------ INFORMATION SHOWN
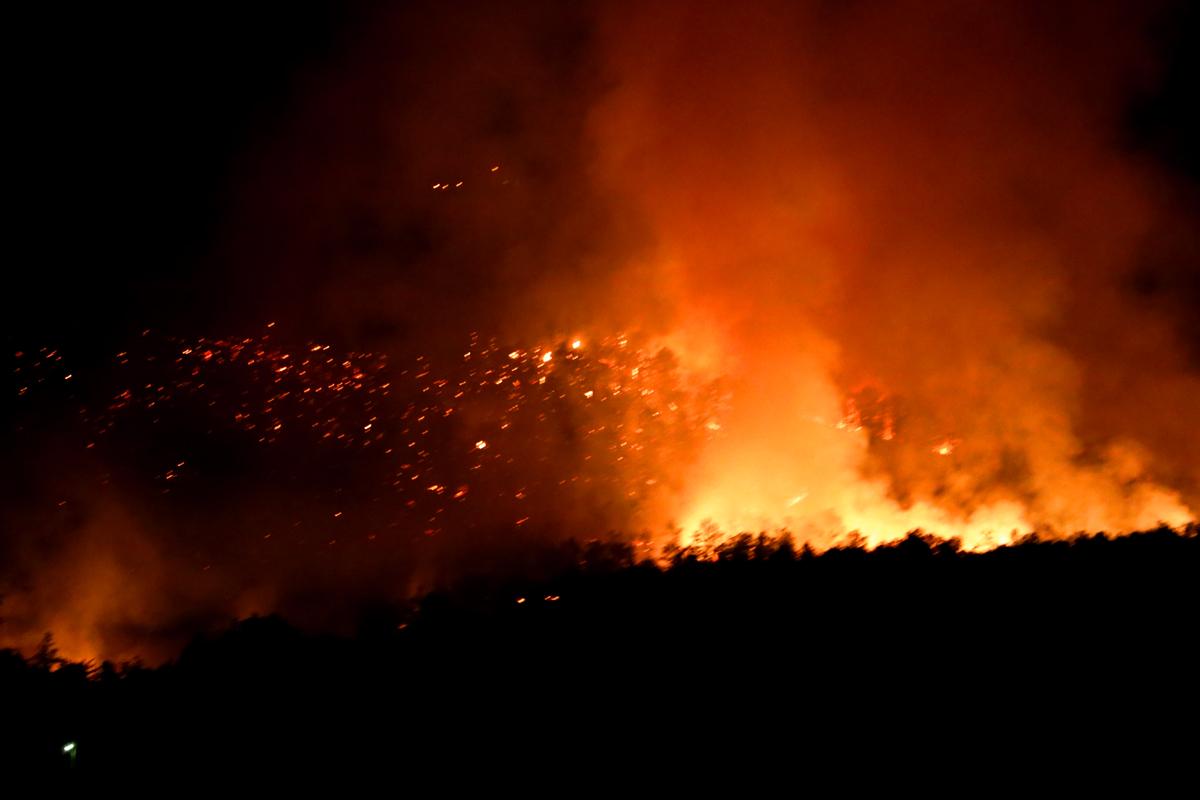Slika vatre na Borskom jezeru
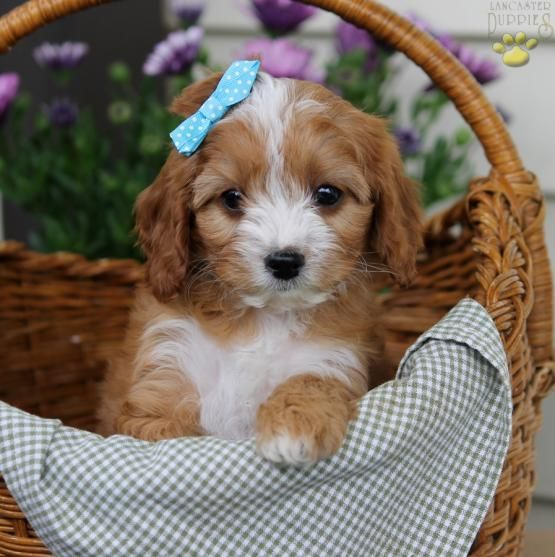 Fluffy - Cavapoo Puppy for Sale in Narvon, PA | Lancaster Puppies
------------
------ INFORMATION SHOWN
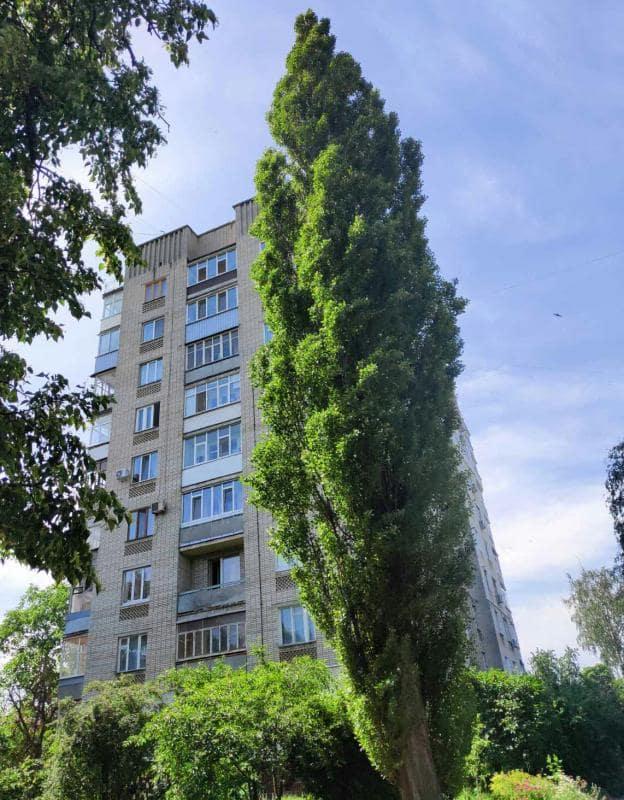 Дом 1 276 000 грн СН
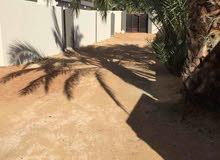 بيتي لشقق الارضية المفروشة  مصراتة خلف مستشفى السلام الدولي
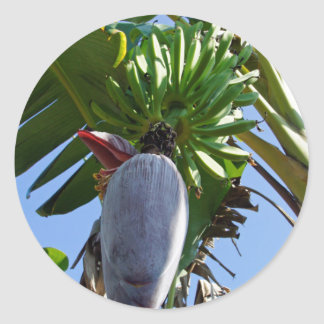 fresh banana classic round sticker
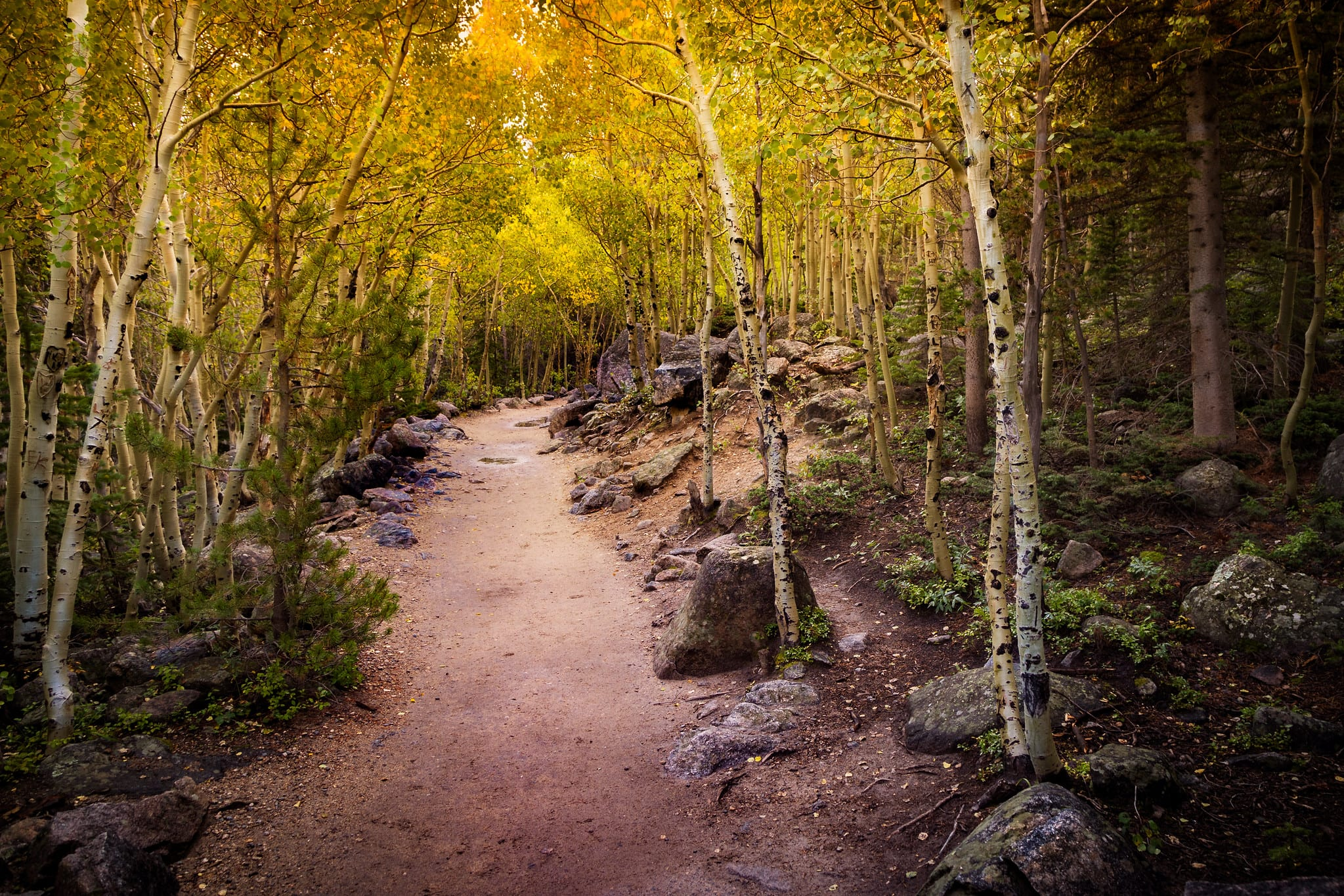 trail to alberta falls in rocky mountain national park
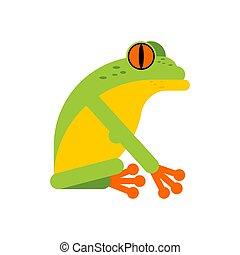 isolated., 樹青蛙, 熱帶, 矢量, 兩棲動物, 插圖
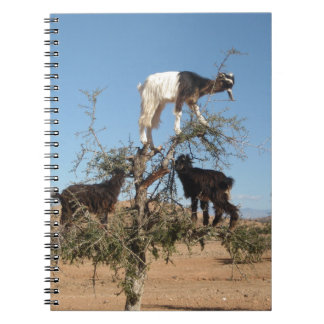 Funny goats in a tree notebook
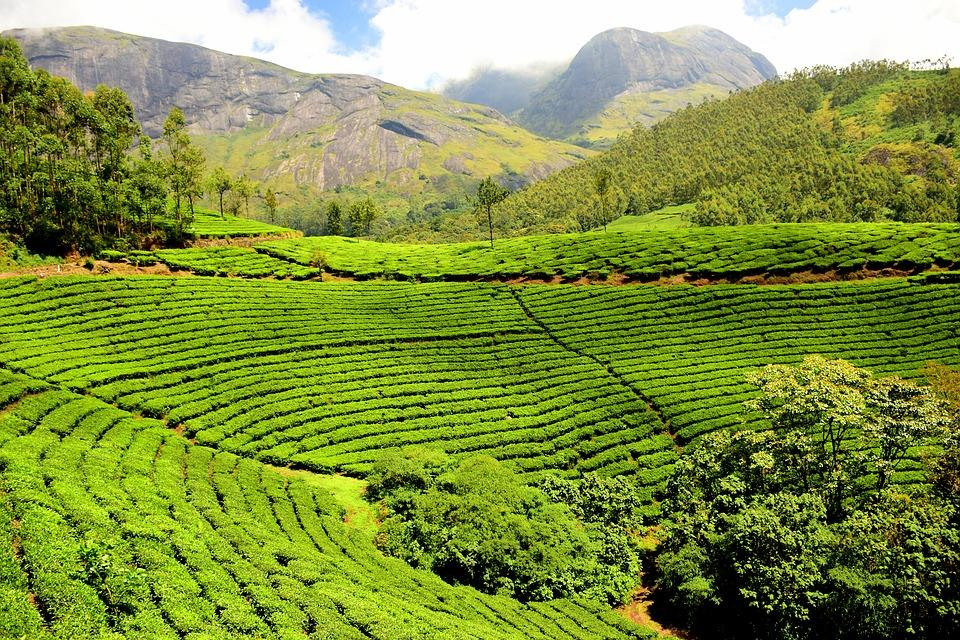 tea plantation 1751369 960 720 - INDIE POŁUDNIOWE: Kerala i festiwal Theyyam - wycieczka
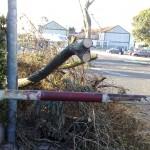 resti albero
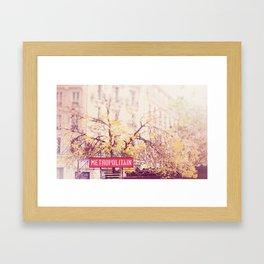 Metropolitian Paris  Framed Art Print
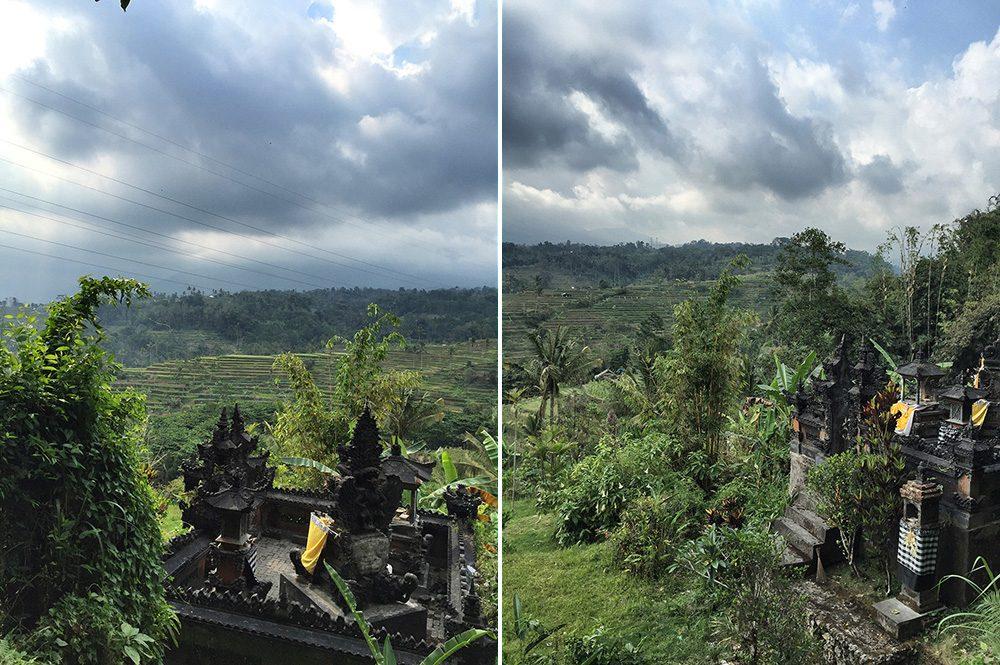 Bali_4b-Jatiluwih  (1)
------------
------ INFORMATION SHOWN
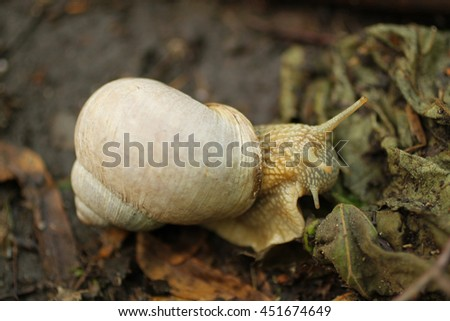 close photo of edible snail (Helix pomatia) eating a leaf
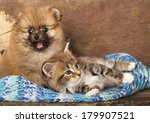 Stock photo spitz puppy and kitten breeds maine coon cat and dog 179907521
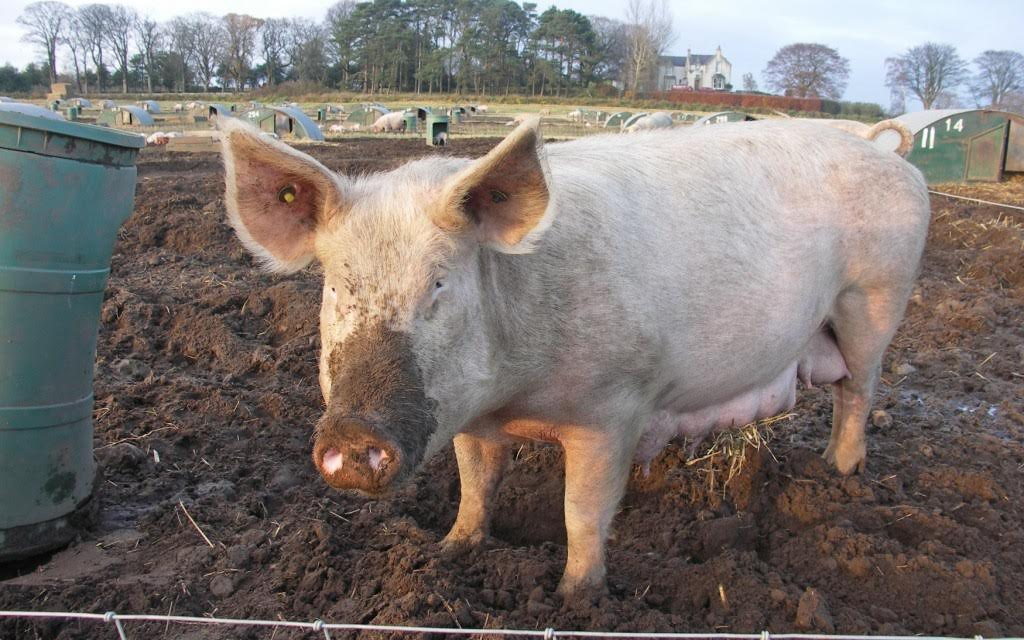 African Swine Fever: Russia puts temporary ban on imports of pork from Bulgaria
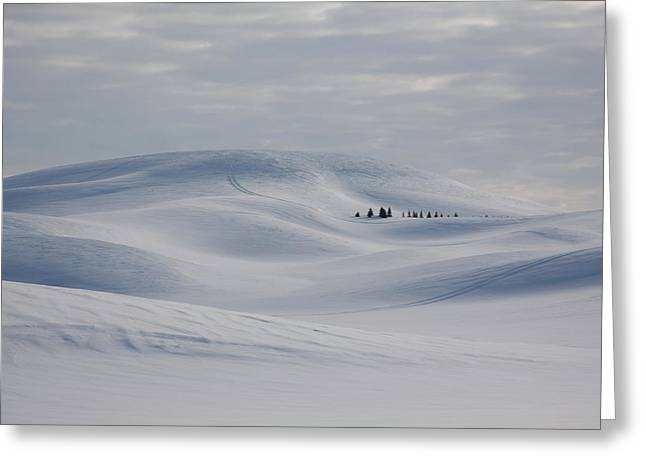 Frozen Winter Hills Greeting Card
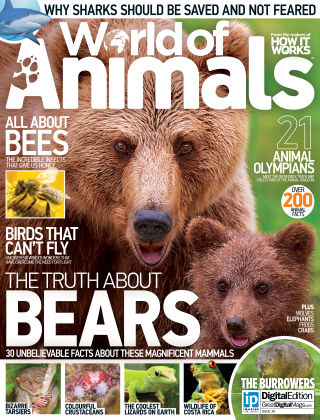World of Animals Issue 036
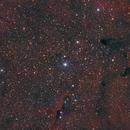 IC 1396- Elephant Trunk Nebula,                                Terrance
------------
▸ **TASK INSTRUCTIONS**:
Go down the entries above from the line containing "close photo of" to the line containing "IC 1396- Elephant" and write out each line exactly, leaving pictures out.

▸ **COMPLETED EXERCISE**:
 close photo of edible snail (Helix pomatia) eating a leaf
 Stock photo spitz puppy and kitten breeds maine coon cat and dog 179907521
 African Swine Fever: Russia puts temporary ban on imports of pork from Bulgaria
 Frozen Winter Hills Greeting Card
World of Animals Issue 036
 IC 1396- Elephant Trunk Nebula,                                Terrance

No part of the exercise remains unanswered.